» **Enunciado da tarefa**
Transcreva, por favor, todas as linhas do material abaixo sem nenhuma alteração, deixando as imagens de fora.

----

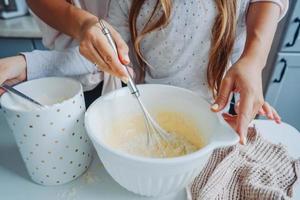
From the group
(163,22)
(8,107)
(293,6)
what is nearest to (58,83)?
(8,107)

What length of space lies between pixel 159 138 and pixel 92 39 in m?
0.19

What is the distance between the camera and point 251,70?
0.42 metres

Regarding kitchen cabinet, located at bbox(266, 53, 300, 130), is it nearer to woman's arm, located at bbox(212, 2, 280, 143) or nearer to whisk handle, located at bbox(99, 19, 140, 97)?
woman's arm, located at bbox(212, 2, 280, 143)

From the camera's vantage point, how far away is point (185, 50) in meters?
0.57

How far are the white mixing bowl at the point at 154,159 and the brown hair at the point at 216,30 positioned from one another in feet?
0.53

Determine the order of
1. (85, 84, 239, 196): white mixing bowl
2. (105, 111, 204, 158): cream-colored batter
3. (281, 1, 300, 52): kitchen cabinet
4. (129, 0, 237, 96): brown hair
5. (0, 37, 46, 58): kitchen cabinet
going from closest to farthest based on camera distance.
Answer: (85, 84, 239, 196): white mixing bowl → (105, 111, 204, 158): cream-colored batter → (129, 0, 237, 96): brown hair → (281, 1, 300, 52): kitchen cabinet → (0, 37, 46, 58): kitchen cabinet

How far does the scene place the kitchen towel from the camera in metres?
0.38

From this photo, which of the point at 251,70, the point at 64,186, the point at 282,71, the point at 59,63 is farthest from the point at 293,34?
the point at 64,186

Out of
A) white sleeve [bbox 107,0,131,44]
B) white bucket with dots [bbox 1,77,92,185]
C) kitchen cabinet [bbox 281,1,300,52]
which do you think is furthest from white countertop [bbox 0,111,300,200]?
kitchen cabinet [bbox 281,1,300,52]

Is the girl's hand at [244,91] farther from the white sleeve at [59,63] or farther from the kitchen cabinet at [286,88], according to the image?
the kitchen cabinet at [286,88]

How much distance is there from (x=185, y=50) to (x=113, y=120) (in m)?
0.23

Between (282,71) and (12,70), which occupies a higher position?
(12,70)

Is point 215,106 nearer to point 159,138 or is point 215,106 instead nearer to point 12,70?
point 159,138

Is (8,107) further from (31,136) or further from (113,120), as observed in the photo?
(113,120)
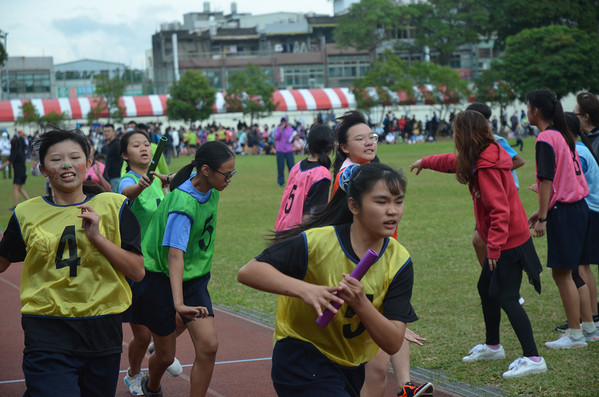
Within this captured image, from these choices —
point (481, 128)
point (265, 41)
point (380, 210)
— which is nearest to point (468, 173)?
point (481, 128)

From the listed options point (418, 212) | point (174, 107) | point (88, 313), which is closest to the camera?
point (88, 313)

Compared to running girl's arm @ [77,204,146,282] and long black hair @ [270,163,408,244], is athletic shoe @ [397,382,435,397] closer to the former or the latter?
long black hair @ [270,163,408,244]

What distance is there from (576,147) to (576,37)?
43.9m

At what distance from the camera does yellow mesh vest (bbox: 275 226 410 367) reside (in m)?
2.80

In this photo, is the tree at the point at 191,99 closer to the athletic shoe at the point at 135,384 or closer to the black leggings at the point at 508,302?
the athletic shoe at the point at 135,384

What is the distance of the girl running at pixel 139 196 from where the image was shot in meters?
4.39

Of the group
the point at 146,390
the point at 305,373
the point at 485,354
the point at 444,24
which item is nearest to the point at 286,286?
the point at 305,373

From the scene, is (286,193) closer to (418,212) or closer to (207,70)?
(418,212)

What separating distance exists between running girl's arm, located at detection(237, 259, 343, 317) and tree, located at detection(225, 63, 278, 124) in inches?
1988

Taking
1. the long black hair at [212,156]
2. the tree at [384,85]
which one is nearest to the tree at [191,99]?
the tree at [384,85]

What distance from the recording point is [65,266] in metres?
3.02

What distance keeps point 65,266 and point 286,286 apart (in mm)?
1141

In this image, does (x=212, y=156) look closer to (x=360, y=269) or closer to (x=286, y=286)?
(x=286, y=286)

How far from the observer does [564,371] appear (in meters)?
4.60
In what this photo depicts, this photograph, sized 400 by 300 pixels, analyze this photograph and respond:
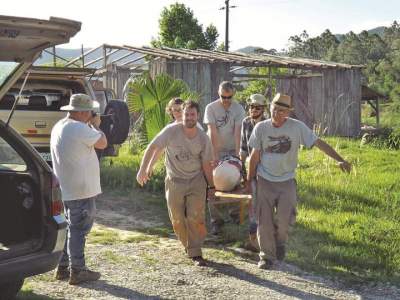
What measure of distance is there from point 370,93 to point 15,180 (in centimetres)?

----

» **Resposta correta**
From the group
(163,22)
(8,107)
(293,6)
what is nearest to (58,83)?
(8,107)

What length of space lies between pixel 159 138 and pixel 92 39 in m?
0.19

What is the distance between the camera and point 251,70?
0.42 metres

Regarding kitchen cabinet, located at bbox(266, 53, 300, 130), is it nearer to woman's arm, located at bbox(212, 2, 280, 143) or nearer to whisk handle, located at bbox(99, 19, 140, 97)?
woman's arm, located at bbox(212, 2, 280, 143)

From the camera's vantage point, how far away is point (185, 50) in meters?
0.57

How far are the white mixing bowl at the point at 154,159 and the brown hair at the point at 216,30 positioned from one another in feet?
0.53

Determine the order of
1. (85, 84, 239, 196): white mixing bowl
2. (105, 111, 204, 158): cream-colored batter
3. (281, 1, 300, 52): kitchen cabinet
4. (129, 0, 237, 96): brown hair
5. (0, 37, 46, 58): kitchen cabinet
going from closest to farthest based on camera distance.
Answer: (85, 84, 239, 196): white mixing bowl → (105, 111, 204, 158): cream-colored batter → (129, 0, 237, 96): brown hair → (281, 1, 300, 52): kitchen cabinet → (0, 37, 46, 58): kitchen cabinet

How far does the scene place the kitchen towel from the camera in metres?
0.38

From this photo, which of the point at 251,70, the point at 64,186, the point at 282,71, the point at 59,63 is farthest from the point at 293,34?
the point at 64,186

Out of
A) white sleeve [bbox 107,0,131,44]
B) white bucket with dots [bbox 1,77,92,185]
C) kitchen cabinet [bbox 281,1,300,52]
which do you think is furthest from white countertop [bbox 0,111,300,200]?
kitchen cabinet [bbox 281,1,300,52]

Is the girl's hand at [244,91] farther from the white sleeve at [59,63] or farther from the kitchen cabinet at [286,88], according to the image?
the kitchen cabinet at [286,88]

How much distance is there from (x=185, y=50) to (x=113, y=120) (in m)?
0.23

Between (282,71) and (12,70), which occupies a higher position?
(12,70)

Is point 215,106 nearer to point 159,138 or is point 215,106 instead nearer to point 12,70?
point 159,138

Is (8,107) further from (31,136) or further from (113,120), as observed in the photo?
(113,120)
Within this captured image, from these choices —
point (481, 128)
point (265, 41)
point (380, 210)
— which is nearest to point (468, 173)?
point (481, 128)

From the listed options point (418, 212) | point (174, 107) | point (88, 313), which is closest to the camera?
point (88, 313)

Compared to running girl's arm @ [77,204,146,282] and long black hair @ [270,163,408,244], is athletic shoe @ [397,382,435,397] closer to the former or the latter?
long black hair @ [270,163,408,244]

What distance is there from (576,147) to (576,37)?
43.9m

At what distance from the camera does yellow mesh vest (bbox: 275 226 410 367) reside (in m)?
2.80

In this photo, is the tree at the point at 191,99 closer to the athletic shoe at the point at 135,384 or closer to the black leggings at the point at 508,302?
the athletic shoe at the point at 135,384

What is the distance of the girl running at pixel 139 196 from where the image was shot in meters?
4.39

Of the group
the point at 146,390
the point at 305,373
the point at 485,354
the point at 444,24
which item is nearest to the point at 286,286?
the point at 305,373

From the scene, is (286,193) closer to (418,212) or closer to (207,70)?
(418,212)

What separating distance exists between running girl's arm, located at detection(237, 259, 343, 317) and tree, located at detection(225, 63, 278, 124) in inches?
1988

Taking
1. the long black hair at [212,156]
2. the tree at [384,85]
which one is nearest to the tree at [191,99]?
the tree at [384,85]

What distance from the recording point is [65,266] in metres?
3.02

What distance keeps point 65,266 and point 286,286 apart (in mm)?
1141

In this image, does (x=212, y=156) look closer to (x=360, y=269) or closer to (x=286, y=286)?
(x=286, y=286)

How far from the observer does [564,371] appear (in meters)?
4.60
In what this photo depicts, this photograph, sized 400 by 300 pixels, analyze this photograph and respond:
What measure of distance is there from point 370,93 to point 15,180 (in centimetres)?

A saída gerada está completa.